What this exercise asks ▸
a. According to the voxilaprevir abstract, which instrument was used to deep sequence the NS3 gene?
b. Repeat the part of the voxilaprevir abstract starting at "Author information" and ending at "in the study.".
c. Carry on writing the voxilaprevir abstract from the point where it stops.

Source passage ▸
Author information
1
Texas Liver Institute, University of Texas Health, San Antonio, TX, USA.
2
Gilead Sciences, Inc., Foster City, CA, USA.
Abstract
BACKGROUND:
Voxilaprevir (VOX, GS-9857) is a pangenotypic hepatitis C virus (HCV) NS3/4A protease inhibitor (PI) with potent antiviral activity against HCV genotypes (GTs) 1-6 and improved coverage of GT1 NS3 resistance-associated substitutions (RASs) associated with other HCV PIs. In a 3-day phase 1b monotherapy study in patients infected with HCV GT1a, 1b, 2, 3 and 4, VOX was well tolerated and resulted in maximal mean viral load reduction >3 log10 IU/ml at the 100 mg dose across all genotypes evaluated. This report characterizes the HCV NS3 RASs in the study.
METHODS:
The NS3 gene was amplified and successfully deep sequenced using MiSeq for 66 patients at baseline and 61 patients post-baseline using 15% and 1% assay cutoffs.

Records from a data source
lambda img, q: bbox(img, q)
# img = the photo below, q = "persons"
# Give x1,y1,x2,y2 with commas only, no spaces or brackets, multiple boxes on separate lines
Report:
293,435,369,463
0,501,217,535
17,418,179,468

Task-by-task results ▸
a. MiSeq

b.
Author information
1
Texas Liver Institute, University of Texas Health, San Antonio, TX, USA.
2
Gilead Sciences, Inc., Foster City, CA, USA.
Abstract
BACKGROUND:
Voxilaprevir (VOX, GS-9857) is a pangenotypic hepatitis C virus (HCV) NS3/4A protease inhibitor (PI) with potent antiviral activity against HCV genotypes (GTs) 1-6 and improved coverage of GT1 NS3 resistance-associated substitutions (RASs) associated with other HCV PIs. In a 3-day phase 1b monotherapy study in patients infected with HCV GT1a, 1b, 2, 3 and 4, VOX was well tolerated and resulted in maximal mean viral load reduction >3 log10 IU/ml at the 100 mg dose across all genotypes evaluated. This report characterizes the HCV NS3 RASs in the study.

c.
RESULTS:
With a 15% assay cutoff, pretreatment HCV NS3 RASs were present in the HCV of 38% (9/24) of patients with GT1a and 5% (1/19) with GT3a; there were no pretreatment NS3 RASs present in patients with GT1b (n=6), GT2 (n=7) or GT4 (n=4). In patients with and without pretreatment NS3 RASs, ≥ 3.4 log10 mean maximal viral load reductions over 3 days of VOX administration were observed. The majority of patients did not have detectable treatment-emergent NS3 RASs and only 12% (7/53) and 26% (14/53) had emergent NS3 RASs using 15% and 1% cutoffs, respectively. No NS3 RASs were detected in patients with GT2 or GT4. A156T or A156V were the most prevalent emergent NS3 RASs in patients with GT1a or GT1b infection, but were not observed in patients with GT3 infection.
CONCLUSIONS:
The lack of selection of NS3 RASs in the majority of patients demonstrates a high resistance barrier for VOX.